International Days and Observations
World Mangroves Day
International Day for the Conservation of the Mangrove Ecosystem is observed every year on July 26 to raise awareness of the importance of mangrove ecosystems as a unique, special and vulnerable ecosystem. Mangroves contribute to the wellbeing, food security, and protection of coastal communities worldwide, and we need to promote solutions for their sustainable management, conservation and uses.
On 6 November 2015, at its 38th session of the General Conference in Paris, the UN Educational, Scientific and Cultural Organization (UNESCO) officially declared 26 July of each year, in response to the request of Ecuador, as the International Day of the Conservation of the Mangrove Ecosystem, through the resolution 38C/66. Officially, this day is the "International Day for the Conservation of Mangrove Ecosystems."
The objective of the day is to raise awareness of the importance of mangrove ecosystems as a unique, special, and vulnerable ecosystem, and to promote solutions for their sustainable management, conservation and uses.
Mangroves are disappearing three to five times faster than overall global forest losses. Mangrove forests have been reduced by half in the last 40 years.
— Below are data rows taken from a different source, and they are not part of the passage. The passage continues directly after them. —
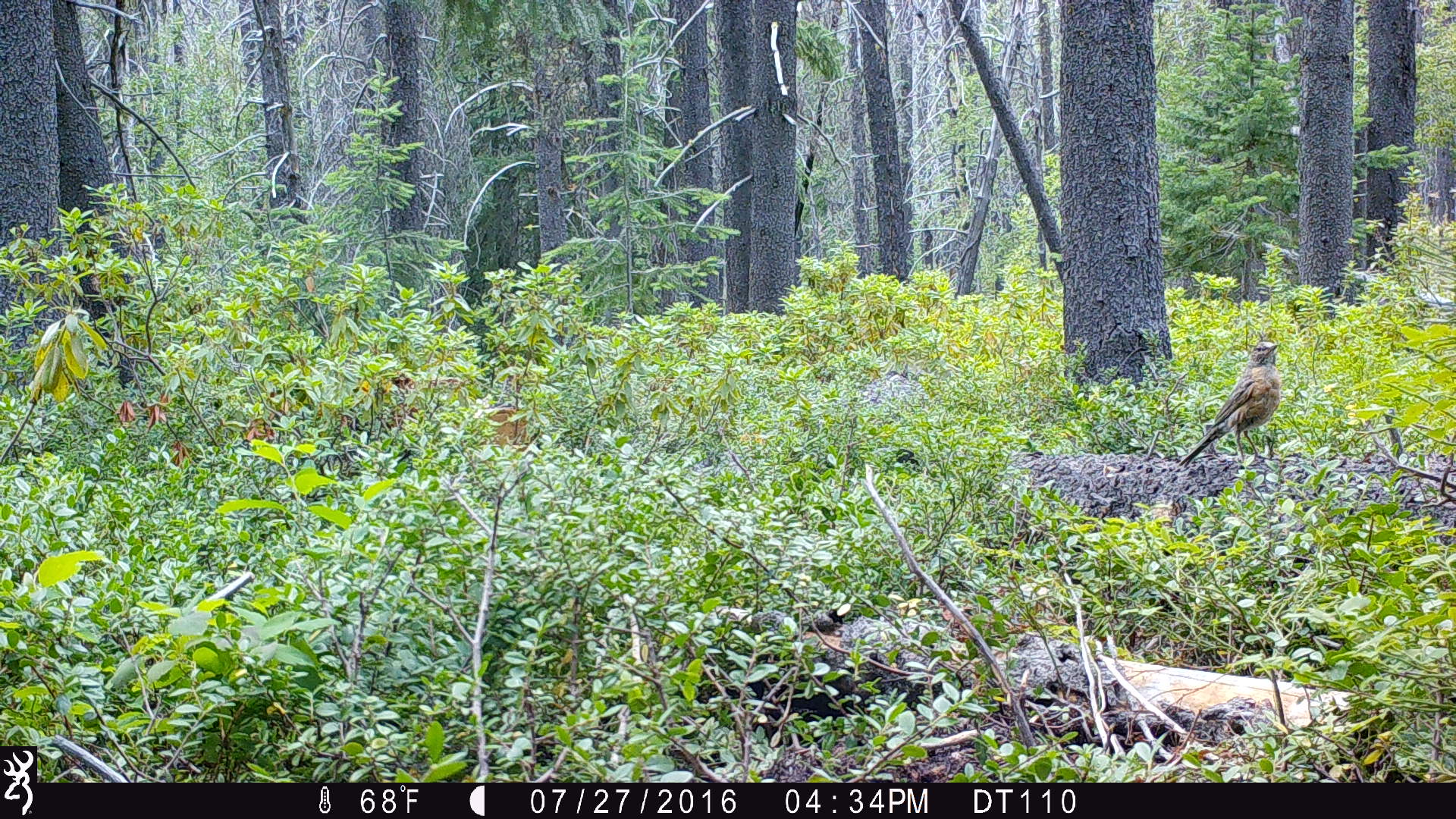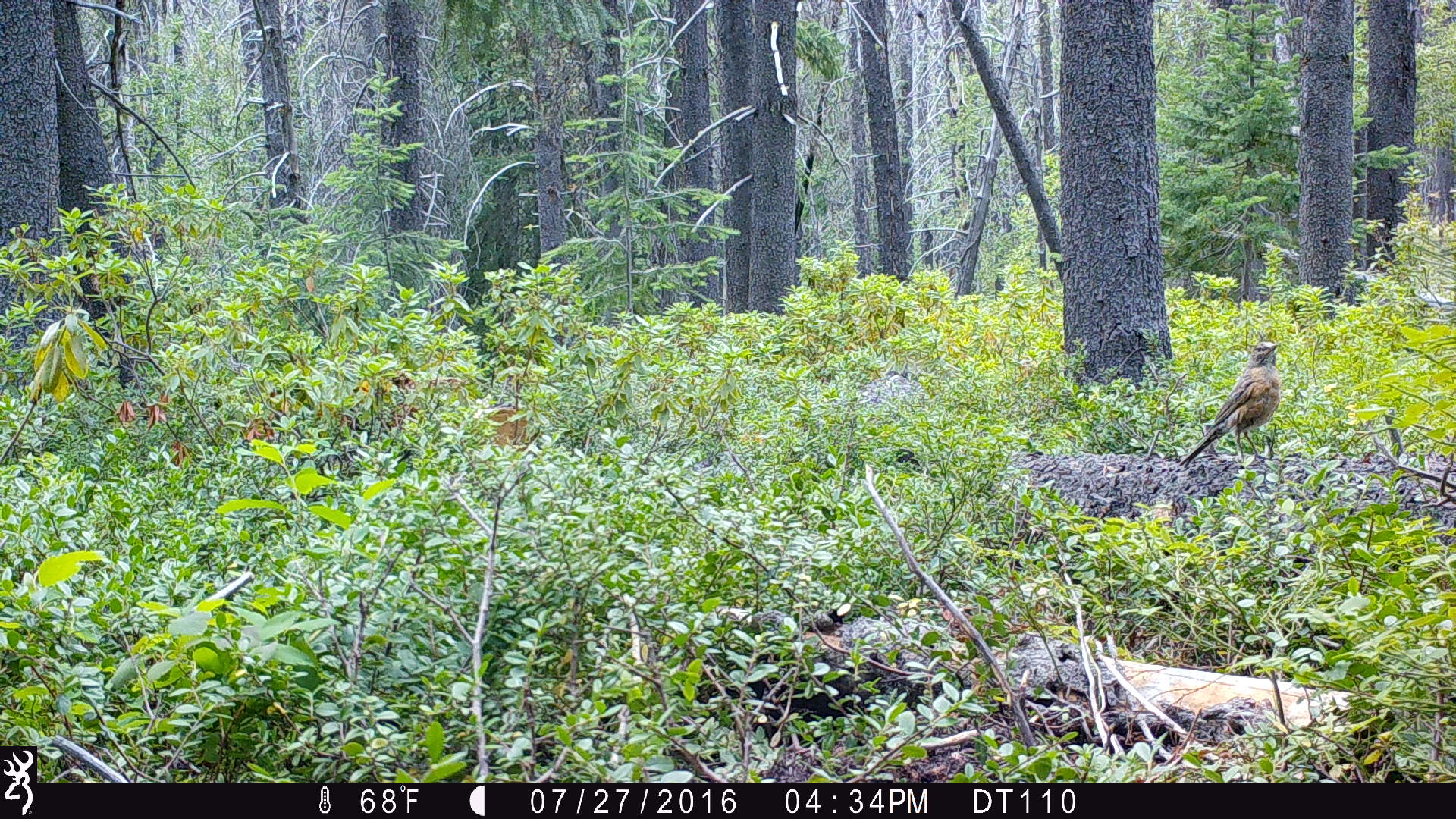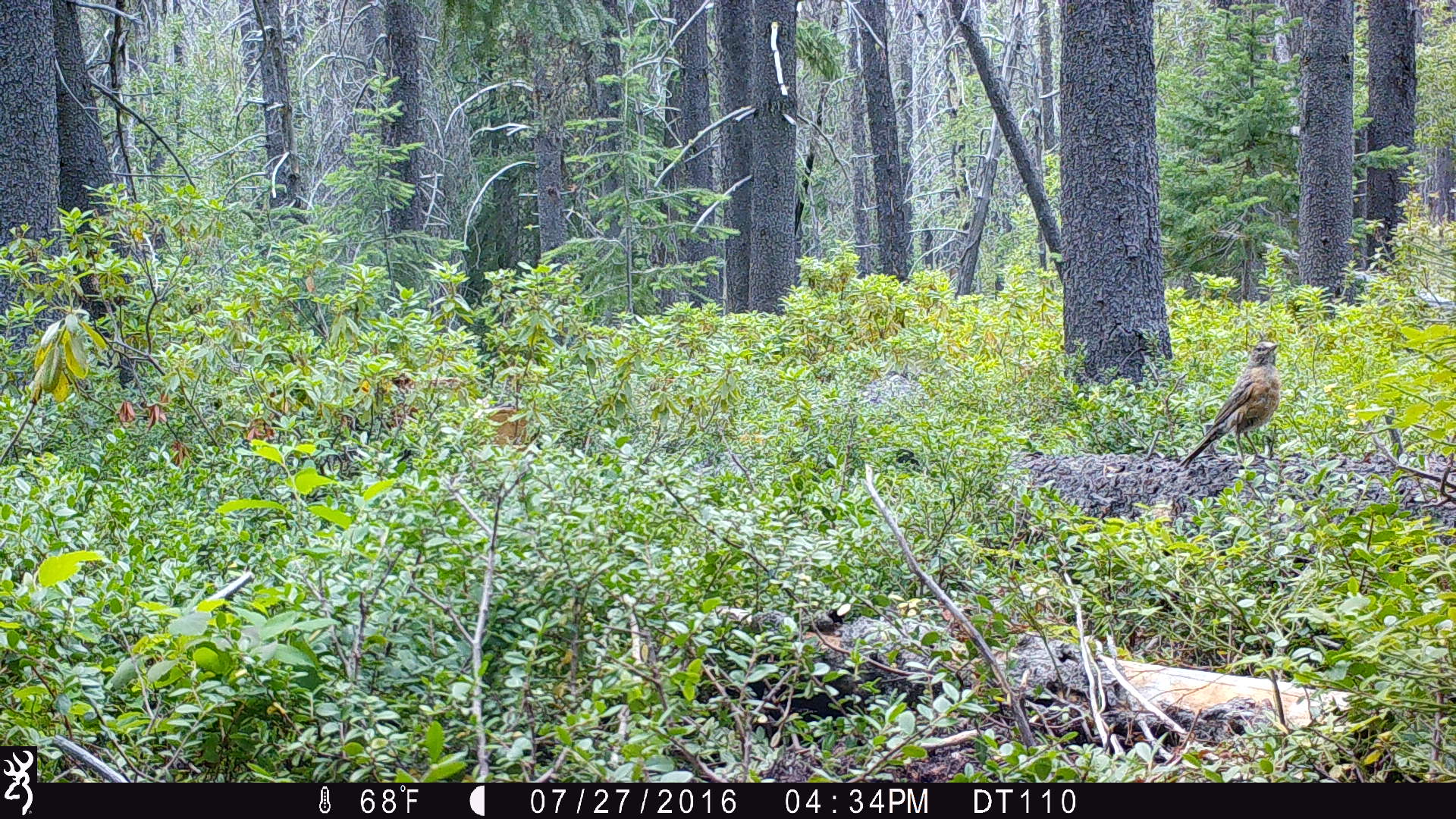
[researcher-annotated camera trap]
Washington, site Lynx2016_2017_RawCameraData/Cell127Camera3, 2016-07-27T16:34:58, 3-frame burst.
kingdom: Animalia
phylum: Chordata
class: Aves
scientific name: Aves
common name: birds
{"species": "Aves (birds)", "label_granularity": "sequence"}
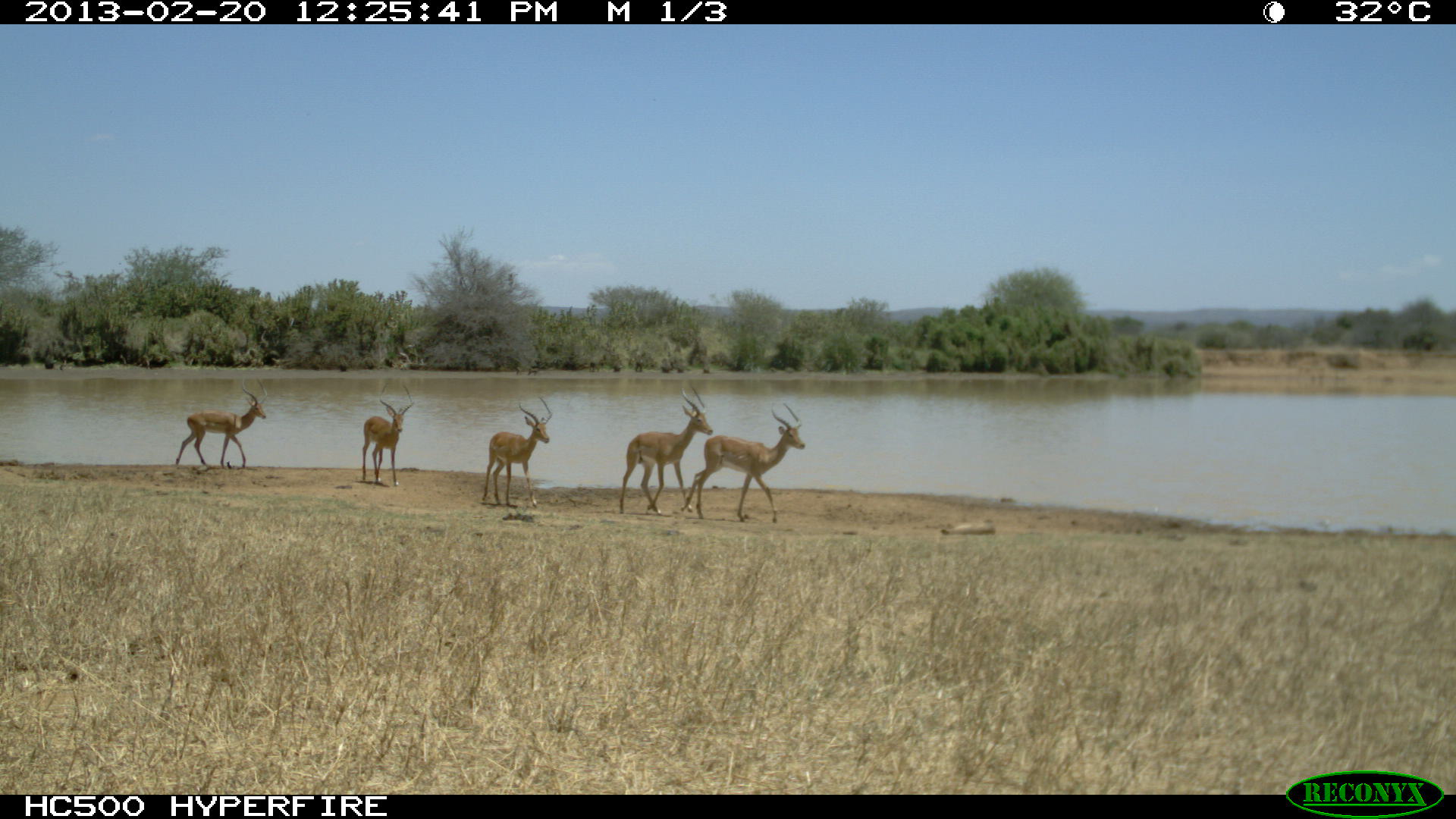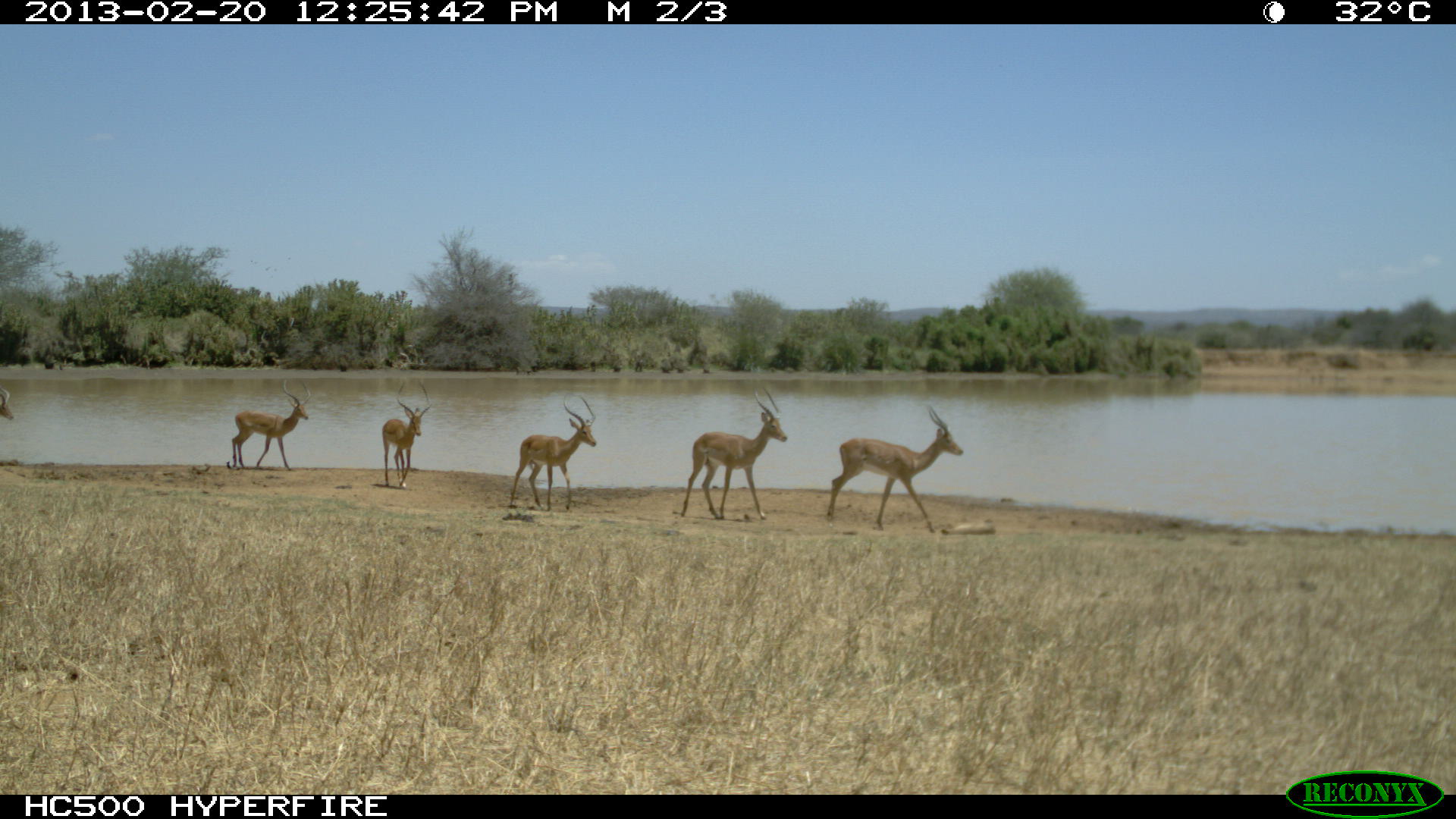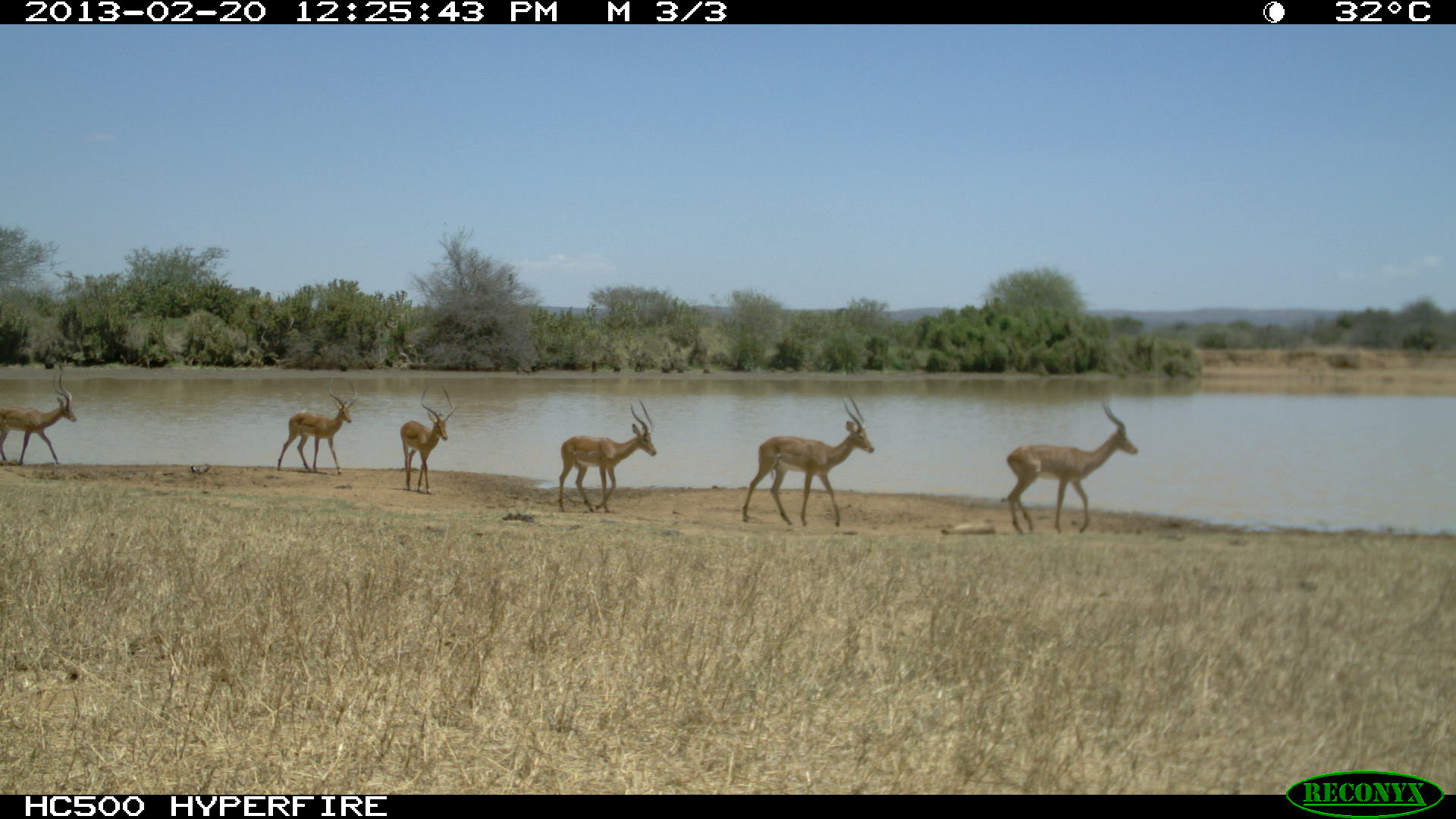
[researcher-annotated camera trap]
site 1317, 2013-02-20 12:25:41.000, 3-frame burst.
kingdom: Animalia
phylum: Chordata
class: Mammalia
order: Artiodactyla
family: Bovidae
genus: Aepyceros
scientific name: Aepyceros melampus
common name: impala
Aepyceros melampus (impala), count 3.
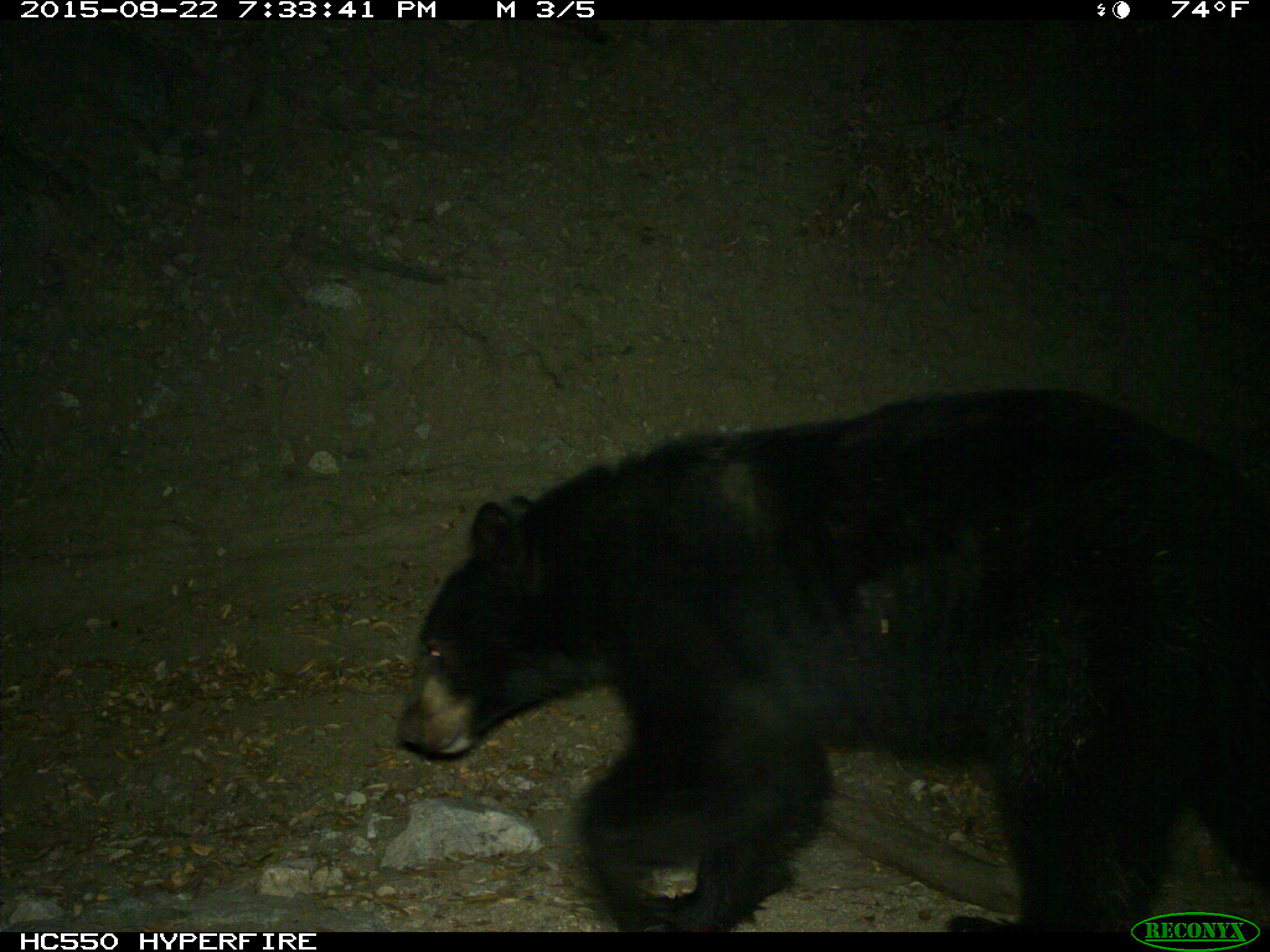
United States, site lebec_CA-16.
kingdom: Animalia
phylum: Chordata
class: Mammalia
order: Carnivora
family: Ursidae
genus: Ursus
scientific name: Ursus americanus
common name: american black bear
The extent of mangroves in the world has decreased by 5,245.24 kmē between 1996 and 2020.
It is estimated that more than three quarters of mangroves in the world are now threatened.
An estimated 75 percent of commercially caught fish spend some time in the mangroves or depend on food webs that can be traced back to mangroves.
726 tonnes of carbon are offset by one hectare of mangroves
Mangroves ecosystems are affected by unsustainable coastal development and infrastructure; poor farm and water management upstream; irresponsible fishing and aquaculture; and climate change.